冒頭のことをいわれたのは大学4年生のときだったはず。いずれにしても、うつ病というものがいまほど世間に浸透しておらず、「何かやらかしそうなヤバいやつ」という印象しか持たれなかったころの話です。

ここ最近、気分がかなり落ちています。日本市場における書籍出版事業の完全撤退や自身への解雇通告、退職合意書へのサインの強制、自分以外の解雇対象者への強烈な退職勧奨、後輩の再就職探し、刊行中止となったタイトルの著者へのお詫び、シリーズ本の引き継ぎ、採用面接…ざっと挙げただけでも、心労が溜まって当たり前のことばかりです。

食欲も湧かないので、朝昼食べずに、夜もお酒を飲みながらポテチを少しかじる程度。また、身体は疲れているのに眠くならず、横になって意識がなくなったと思ってもすぐに目が覚め、時計を見たら3時間ぐらいしか経っていなくて、その後は一向に眠れず。

腹が減っているという感覚はあり、頭がぼーっとして眠りたいという気持ちはあります。しかし、何か食べたいと思いませんし、横になっても眠れません。さらに、ふみちゃんに会えてもまったく嬉しくありません。むしろ、なぜかイライラするぐらい。

心療内科にでもいってみたら「うん、うつ病ですね」と言われるはずです。ただ、見えるのです。こういう状況を少し離れたところからものすごく冷静な目で眺めている自分が。そして、この感覚を医者に説明するのはとても難しいのです。

彼はふだんの私をよく知っていたので分かったのだろうと思います。実は心がすごく乱れていてもそれを絶対に表に出さないように抑える、ものすごく冷静な私が見えていたはずです。「お前の人格形成の過程、面白そうだからちょっと調べてみたいかも」とまで言いました。人が悩んでいるのに面白がりやがって。
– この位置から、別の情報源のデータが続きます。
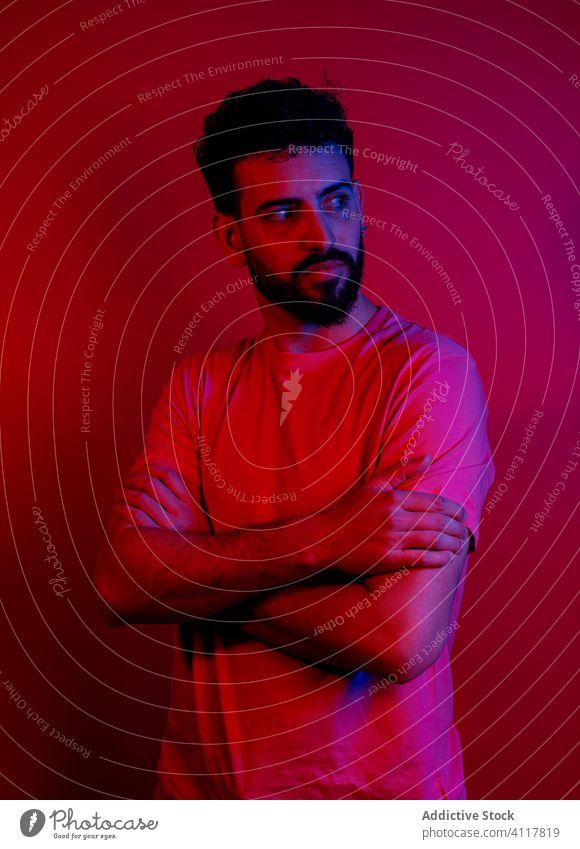 Selbstbewusster bärtiger Mann unter rotem Licht modern Stil ernst selbstbewusst die Arme verschränkt Vollbart Rotlicht hell Outfit männlich trendy T-Shirt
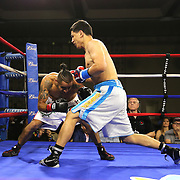Zhankizh Turatov of Almaty, Kazakhstan (R) punches Gustavo Garibay of Mexico during a Nelsons Promotions boxing match at the Boca Raton Resort  and Club on Friday, May 26, 2017 in Boca Raton, Florida.  (Alex Menendez via AP)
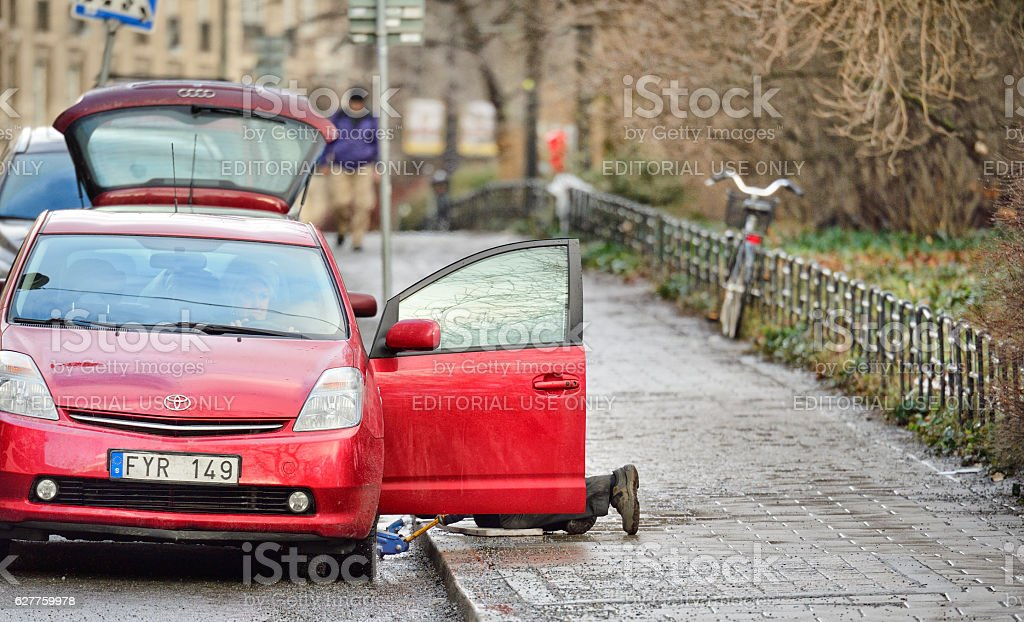 Man helping woman with car tire puncture stock photo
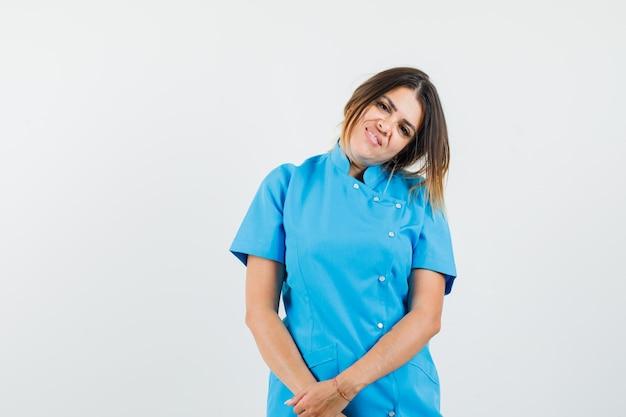 파란색 유니폼을 입고 어깨에 머리를 숙이고 낙관적 인 여성 의사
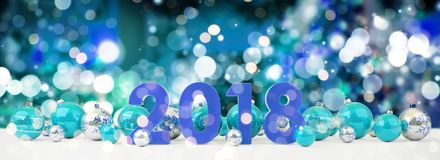 2018 new year eve with christmas baubles lined up 3D rendering. 2018 new year eve with blue and white christmas baubles on snow background 3D rendering Royalty Free Stock Image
いまのように落ちることは学生時代から頻繁にありました。それでも精神科や心療内科に通ったことは1度もなく、今日まで過ごしています。私はうつ病になることはたぶん、ありません。なれないのだろうと思います。

いっそのこと「ボンッ!」と炸裂してしまったほうが楽なのかもしれませんが、そうして炸裂したときの姿が見えてしまいます。また、炸裂したときの姿を冷静に見ている自分が見えます。さらに「炸裂した姿を冷静に見ている自分が見える」と冷静に解説している自分がいま、います。

今日は午後から2人、面接です。今日もされる側ではなく、する側です。履歴書を拝見すると、2人とも20代後半の女性で、職務経歴書を見る限りでは結構、期待できそうです。不採用の連絡をするのも辛いので、この辺で決めてしまいたいところです。